More than a third of consumers worldwide said they daily watch videos exceeding five minutes in length on their smartphones, and one fifth said they’re in the habit of doing so while also watching traditional television.
Some 5,000 consumers in 24 countries polled by the Interactive Advertising Bureau (IAB) laid to rest assumptions that people won’t watch long videos on small screens. Fully one third (36%) regularly use their phones to watch long videos, but the trend is even more pronounced in the U.S. (50%), Canada (42%), and U.K. (40%).
Thirty percent of Americans and Canadians polled said they’ve watched full TV shows on their phones, and 20% said they’ve viewed entire movies.
The IAB’s findings shed new light, too, on the meaning of the term “second screen.” While it’s often assumed that people are in apps, doing searches, or communicating on social media while watching TV, 22% of respondents told the IAB that they watched other video content on their smartphones while in front of their home entertainment centers. In the U.S., the percentage of dual-viewers was 25%.
“The fact that people are not only watching short snippets of programming, but committing to longer form content on their phones, opens doors for brands to be part of this impressive mobile engagement,” Anna Bager, SVP of mobile and video at IAB, in a statement about the study. “However, the finding that viewers around the world are now dual-screening while watching TV points to an emerging challenge for marketers: How do you grab a viewer’s attention when it’s divided between two simultaneous video feeds?”
The study makes a good case for marketers using mobile video to better target audiences with their ads. More than 80% of those surveyed expressed interest in ads tailored to their interests.

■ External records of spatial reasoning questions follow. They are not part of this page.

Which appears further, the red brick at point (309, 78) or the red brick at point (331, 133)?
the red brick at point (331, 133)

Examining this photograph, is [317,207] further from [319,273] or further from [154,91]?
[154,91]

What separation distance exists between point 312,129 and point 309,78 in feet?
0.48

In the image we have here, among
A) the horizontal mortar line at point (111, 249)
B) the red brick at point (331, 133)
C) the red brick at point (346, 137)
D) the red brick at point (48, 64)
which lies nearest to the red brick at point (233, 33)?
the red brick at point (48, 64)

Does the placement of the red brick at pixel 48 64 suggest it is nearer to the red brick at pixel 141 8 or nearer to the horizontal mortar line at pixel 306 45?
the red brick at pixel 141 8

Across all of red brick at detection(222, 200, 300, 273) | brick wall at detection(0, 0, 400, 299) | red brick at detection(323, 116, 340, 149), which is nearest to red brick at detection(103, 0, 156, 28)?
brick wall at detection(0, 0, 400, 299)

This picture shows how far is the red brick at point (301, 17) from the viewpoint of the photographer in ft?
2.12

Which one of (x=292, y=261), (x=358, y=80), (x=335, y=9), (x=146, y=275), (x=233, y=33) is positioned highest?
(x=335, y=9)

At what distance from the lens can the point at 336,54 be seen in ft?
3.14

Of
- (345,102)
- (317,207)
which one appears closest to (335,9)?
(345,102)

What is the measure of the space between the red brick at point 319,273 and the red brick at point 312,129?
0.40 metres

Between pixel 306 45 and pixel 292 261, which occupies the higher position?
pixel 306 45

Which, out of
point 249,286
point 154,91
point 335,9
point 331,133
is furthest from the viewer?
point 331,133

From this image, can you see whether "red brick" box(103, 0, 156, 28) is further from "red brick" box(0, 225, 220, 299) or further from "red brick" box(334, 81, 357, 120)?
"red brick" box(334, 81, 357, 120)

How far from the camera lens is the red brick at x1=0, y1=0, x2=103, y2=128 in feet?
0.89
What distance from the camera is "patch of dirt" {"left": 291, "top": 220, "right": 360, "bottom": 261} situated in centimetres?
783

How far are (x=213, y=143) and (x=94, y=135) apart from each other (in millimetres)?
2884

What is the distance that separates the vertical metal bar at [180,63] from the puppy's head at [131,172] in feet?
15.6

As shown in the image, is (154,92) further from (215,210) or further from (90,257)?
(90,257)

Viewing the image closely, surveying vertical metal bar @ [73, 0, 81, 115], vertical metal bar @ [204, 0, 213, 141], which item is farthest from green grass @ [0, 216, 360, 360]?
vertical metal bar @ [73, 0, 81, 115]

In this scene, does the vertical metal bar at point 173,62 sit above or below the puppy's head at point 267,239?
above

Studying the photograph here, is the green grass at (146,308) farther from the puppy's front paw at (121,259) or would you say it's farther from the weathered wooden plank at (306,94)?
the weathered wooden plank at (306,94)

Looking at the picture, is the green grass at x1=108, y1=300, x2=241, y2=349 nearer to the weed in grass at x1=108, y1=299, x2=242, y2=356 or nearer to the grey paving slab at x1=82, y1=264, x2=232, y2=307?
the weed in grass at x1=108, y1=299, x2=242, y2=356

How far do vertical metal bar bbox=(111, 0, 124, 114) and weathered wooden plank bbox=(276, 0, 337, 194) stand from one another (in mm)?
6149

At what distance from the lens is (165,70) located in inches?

Most favored were ads tailored to the content of the video being watched (28%), followed by viewing history (19%), and favorite brands (18%).
The most common route to video viewing on phones was YouTube (62%). Next came social media platforms (33%), searches (20%), and advertising (14%).
In other video-related news, the IAB announced today that it will henceforth assume management of the “Open Video Viewablity” initiative, a project focused on building open source coding to enable streamlined measurement of the Media Rating Council’s viewable impression standard for video advertising. The program was originally a joint effort of BrightRoll, Innovid, LiveRail, SpotXchange, and TubeMogul.